Stamani ho fatto proprio cosi: ho percorso la strada tortuosa e spettacolare che porta a Cape Corse per poi decidere, dopo 5 km, di salire per una direzione che mi incuriosiva, e che non sapevo dove mi avrebbe portato, ma non mi importava niente. Ho visto cose che altrimenti non avrei nemmeno immaginato e mi sono lasciata portare dalle mie ragioni, e dai miei desideri.

Quante volte, nell’arco di una giornata, possiamo avere la fortuna di sentirci così, di avere tra le mani e stringere ciò che desideriamo?

Avrei voluto correre 20 km, stamani, ma la temperatura non era adatta ad una distanza del genere, senza acqua e sotto il sole.

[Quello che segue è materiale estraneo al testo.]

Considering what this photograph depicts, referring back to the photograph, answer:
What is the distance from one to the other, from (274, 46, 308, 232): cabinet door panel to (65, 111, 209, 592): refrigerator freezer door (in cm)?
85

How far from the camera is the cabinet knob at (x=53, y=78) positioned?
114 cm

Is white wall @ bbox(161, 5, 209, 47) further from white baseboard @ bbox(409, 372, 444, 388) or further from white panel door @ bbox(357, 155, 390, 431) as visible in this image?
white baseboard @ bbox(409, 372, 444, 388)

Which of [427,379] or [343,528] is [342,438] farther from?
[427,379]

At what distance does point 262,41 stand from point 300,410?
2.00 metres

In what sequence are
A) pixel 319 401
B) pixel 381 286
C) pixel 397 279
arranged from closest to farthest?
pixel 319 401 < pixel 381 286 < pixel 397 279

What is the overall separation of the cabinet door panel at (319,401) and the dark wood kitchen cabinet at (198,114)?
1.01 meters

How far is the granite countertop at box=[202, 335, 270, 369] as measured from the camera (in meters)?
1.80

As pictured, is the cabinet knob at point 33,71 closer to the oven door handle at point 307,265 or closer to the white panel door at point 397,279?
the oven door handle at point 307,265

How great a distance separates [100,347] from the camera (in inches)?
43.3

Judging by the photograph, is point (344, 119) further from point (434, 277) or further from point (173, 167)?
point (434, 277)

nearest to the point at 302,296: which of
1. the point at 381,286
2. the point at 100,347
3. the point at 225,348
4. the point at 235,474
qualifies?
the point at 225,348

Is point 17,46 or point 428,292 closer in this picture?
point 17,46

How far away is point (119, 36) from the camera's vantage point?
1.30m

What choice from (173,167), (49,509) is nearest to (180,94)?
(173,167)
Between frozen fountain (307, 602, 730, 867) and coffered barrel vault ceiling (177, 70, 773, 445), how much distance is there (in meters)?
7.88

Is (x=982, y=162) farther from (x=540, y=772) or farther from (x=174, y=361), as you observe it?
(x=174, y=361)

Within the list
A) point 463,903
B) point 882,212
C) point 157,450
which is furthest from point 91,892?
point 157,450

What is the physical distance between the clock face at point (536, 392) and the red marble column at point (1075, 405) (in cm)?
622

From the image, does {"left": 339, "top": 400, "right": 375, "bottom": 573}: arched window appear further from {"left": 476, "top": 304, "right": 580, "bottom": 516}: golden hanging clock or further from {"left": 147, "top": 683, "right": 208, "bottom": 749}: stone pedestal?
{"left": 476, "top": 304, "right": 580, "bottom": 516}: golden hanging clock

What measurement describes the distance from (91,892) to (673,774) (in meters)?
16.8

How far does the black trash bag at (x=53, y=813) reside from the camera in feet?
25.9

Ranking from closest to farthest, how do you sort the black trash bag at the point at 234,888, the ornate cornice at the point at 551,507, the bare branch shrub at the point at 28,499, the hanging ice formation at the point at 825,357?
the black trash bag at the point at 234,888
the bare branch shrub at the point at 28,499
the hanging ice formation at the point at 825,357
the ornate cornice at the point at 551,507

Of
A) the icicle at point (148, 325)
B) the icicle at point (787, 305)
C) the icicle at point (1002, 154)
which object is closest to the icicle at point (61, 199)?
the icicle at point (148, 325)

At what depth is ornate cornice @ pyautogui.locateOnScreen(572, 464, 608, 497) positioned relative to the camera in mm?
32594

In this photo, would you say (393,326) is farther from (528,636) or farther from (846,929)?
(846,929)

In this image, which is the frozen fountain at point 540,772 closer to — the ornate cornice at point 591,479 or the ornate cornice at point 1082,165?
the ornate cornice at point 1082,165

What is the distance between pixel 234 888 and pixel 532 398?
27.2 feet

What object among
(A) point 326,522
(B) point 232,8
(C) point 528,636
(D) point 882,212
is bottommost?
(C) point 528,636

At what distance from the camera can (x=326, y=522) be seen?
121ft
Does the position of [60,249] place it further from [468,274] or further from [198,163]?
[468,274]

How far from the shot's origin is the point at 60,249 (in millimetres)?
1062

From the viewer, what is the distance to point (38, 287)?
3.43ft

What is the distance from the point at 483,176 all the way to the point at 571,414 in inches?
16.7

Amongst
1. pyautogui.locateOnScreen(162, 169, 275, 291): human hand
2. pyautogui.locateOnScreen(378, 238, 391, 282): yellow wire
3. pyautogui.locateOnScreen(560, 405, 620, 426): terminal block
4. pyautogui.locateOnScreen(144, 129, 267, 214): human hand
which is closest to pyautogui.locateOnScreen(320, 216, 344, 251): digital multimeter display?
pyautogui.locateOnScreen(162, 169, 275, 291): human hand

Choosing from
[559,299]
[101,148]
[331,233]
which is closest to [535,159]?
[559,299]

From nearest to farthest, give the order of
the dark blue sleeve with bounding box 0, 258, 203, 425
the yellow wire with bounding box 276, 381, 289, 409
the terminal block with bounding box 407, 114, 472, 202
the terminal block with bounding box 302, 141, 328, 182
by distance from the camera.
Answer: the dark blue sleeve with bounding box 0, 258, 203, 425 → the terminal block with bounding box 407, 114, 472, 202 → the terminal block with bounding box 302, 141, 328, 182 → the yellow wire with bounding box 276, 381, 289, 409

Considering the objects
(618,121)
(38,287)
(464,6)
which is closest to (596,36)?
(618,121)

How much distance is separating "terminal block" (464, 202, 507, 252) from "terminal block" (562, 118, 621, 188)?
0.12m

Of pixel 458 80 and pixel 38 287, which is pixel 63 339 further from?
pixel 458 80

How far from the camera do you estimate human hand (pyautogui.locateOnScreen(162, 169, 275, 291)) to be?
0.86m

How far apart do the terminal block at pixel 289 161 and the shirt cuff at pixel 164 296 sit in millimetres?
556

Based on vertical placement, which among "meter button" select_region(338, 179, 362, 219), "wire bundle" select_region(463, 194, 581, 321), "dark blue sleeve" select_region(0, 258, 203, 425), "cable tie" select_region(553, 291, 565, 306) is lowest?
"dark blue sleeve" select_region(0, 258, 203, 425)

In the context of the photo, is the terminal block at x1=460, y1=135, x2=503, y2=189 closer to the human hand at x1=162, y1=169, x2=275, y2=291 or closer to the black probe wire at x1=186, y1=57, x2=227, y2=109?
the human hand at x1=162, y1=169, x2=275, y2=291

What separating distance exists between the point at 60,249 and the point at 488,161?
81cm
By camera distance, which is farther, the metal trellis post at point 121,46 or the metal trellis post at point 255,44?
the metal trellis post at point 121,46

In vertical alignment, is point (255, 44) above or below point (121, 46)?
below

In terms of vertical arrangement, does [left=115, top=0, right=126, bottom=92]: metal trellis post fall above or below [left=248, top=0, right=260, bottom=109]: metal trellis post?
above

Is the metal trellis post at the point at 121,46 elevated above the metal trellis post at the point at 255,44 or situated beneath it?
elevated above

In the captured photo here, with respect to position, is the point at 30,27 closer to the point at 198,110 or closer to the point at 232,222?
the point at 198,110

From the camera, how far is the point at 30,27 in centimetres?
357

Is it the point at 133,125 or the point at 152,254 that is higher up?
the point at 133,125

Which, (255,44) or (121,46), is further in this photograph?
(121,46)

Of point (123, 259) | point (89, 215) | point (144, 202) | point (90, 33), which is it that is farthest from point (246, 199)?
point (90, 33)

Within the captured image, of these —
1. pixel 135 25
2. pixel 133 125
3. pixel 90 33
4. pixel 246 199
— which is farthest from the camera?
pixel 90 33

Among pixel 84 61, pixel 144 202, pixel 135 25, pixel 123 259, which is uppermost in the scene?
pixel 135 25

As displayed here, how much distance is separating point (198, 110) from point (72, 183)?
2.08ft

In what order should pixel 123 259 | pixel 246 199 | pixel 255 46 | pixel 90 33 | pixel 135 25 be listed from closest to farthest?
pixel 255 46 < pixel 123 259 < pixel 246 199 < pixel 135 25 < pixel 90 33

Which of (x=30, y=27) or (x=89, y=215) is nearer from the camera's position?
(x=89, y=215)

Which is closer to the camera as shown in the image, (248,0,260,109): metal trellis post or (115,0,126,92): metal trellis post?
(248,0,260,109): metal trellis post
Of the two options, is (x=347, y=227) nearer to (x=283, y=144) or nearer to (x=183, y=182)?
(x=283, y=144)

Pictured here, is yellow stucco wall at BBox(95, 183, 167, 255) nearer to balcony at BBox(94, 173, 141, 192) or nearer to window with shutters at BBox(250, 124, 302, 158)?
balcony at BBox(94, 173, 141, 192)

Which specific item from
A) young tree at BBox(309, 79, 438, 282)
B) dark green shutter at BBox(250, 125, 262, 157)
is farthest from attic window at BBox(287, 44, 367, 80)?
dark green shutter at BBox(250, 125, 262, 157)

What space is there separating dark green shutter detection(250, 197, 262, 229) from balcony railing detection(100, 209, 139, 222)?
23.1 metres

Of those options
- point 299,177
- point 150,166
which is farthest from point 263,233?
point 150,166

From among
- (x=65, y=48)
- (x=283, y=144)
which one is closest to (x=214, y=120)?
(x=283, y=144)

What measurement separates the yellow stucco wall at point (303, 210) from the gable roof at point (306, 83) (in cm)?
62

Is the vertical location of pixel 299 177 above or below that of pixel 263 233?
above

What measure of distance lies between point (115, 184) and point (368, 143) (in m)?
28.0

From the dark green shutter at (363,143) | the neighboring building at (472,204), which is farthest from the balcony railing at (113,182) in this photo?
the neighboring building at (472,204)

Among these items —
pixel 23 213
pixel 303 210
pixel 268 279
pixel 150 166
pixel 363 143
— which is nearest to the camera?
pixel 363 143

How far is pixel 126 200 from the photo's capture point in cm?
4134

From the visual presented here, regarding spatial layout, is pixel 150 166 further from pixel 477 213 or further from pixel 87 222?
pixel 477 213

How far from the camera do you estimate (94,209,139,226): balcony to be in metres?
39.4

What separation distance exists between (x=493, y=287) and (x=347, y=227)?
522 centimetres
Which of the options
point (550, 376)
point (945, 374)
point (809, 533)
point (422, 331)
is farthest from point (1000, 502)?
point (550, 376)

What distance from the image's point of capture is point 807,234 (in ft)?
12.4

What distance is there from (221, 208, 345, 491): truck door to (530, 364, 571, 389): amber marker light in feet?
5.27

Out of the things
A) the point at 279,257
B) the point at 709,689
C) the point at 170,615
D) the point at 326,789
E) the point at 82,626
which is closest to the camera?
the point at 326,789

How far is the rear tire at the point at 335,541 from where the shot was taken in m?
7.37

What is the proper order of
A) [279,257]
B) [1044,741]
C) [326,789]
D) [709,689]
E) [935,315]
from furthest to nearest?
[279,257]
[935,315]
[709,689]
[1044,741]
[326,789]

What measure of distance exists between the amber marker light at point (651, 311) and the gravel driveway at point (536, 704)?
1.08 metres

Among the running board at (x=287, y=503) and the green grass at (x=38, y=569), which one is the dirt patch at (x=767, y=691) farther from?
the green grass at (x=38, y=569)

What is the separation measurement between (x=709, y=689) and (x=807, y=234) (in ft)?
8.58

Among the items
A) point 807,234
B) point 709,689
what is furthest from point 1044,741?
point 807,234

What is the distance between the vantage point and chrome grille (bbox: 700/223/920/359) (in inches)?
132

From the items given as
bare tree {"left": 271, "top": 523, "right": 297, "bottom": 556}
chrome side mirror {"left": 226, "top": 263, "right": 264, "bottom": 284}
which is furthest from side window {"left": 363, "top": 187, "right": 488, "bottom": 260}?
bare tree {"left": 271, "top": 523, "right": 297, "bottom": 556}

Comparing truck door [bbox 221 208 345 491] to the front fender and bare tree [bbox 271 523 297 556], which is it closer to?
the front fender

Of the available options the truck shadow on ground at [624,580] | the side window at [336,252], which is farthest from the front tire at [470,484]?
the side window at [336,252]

Mi sono limitata a 11 km, densi di felicità e di curiosità appagata.

Il mio viaggio di oggi non è durato molto ma mi è piaciuto, e mi ha fatto bene. E alla fine, anche senza premeditazione, è venuto fuori un buon allenamento.

E così come per i viaggi, e la corsa, alla fine ho scritto tanto. Perché c è sempre qualcosa da dire, perché vale sempre la pena provare a fare ciò che ci rende felici, e scrivere per me è una di queste attività.

Buone vacanze Forrest Run, vi penso spesso.